(Source data)
· · · · ·
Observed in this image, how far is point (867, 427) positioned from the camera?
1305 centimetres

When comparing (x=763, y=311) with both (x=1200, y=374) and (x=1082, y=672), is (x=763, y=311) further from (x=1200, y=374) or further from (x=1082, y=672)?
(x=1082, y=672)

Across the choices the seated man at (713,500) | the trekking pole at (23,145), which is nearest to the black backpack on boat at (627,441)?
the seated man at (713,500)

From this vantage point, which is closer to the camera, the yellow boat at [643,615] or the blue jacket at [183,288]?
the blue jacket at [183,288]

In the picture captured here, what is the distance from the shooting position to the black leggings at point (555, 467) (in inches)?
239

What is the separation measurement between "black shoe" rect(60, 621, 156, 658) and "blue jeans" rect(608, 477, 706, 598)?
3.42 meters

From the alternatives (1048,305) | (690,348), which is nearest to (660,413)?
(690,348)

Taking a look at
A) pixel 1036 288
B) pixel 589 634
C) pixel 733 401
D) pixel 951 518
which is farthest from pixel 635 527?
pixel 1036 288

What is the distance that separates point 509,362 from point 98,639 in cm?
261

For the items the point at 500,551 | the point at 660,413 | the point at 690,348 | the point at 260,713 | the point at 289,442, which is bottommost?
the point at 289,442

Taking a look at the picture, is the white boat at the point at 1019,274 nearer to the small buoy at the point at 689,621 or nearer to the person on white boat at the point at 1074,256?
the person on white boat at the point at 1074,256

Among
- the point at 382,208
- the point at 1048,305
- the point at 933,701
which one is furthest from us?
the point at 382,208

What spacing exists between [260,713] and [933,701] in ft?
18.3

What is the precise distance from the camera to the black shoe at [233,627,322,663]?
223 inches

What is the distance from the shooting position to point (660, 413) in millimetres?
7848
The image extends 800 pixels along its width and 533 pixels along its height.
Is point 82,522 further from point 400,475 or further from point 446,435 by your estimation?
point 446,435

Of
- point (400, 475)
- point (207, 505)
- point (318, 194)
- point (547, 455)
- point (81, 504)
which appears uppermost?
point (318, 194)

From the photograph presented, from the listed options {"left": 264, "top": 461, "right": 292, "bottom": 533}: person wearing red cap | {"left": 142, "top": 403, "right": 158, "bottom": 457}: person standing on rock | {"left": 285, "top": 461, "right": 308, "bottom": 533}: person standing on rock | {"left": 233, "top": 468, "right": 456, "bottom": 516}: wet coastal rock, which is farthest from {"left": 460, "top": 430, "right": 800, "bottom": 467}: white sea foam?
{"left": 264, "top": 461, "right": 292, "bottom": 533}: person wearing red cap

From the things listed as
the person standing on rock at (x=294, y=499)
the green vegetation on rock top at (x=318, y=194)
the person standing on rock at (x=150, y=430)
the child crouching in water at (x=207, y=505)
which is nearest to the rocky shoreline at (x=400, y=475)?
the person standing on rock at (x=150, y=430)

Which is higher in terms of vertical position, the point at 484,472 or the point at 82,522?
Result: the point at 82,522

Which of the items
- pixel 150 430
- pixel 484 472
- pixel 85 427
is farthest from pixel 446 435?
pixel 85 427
· · · · ·
Given task:
Rewrite the lines from the one containing "From the things listed as" through the end of the lines, replacing "nearest" with "closest" and leaving everything else unchanged.

The reply:
From the things listed as
the person standing on rock at (x=294, y=499)
the green vegetation on rock top at (x=318, y=194)
the person standing on rock at (x=150, y=430)
the child crouching in water at (x=207, y=505)
which is closest to the rocky shoreline at (x=400, y=475)?
the person standing on rock at (x=150, y=430)

Which is higher in terms of vertical position, the point at 484,472 or the point at 82,522?
Result: the point at 82,522

Which of the items
- pixel 150 430
- pixel 484 472
- pixel 85 427
is farthest from pixel 446 435?
pixel 85 427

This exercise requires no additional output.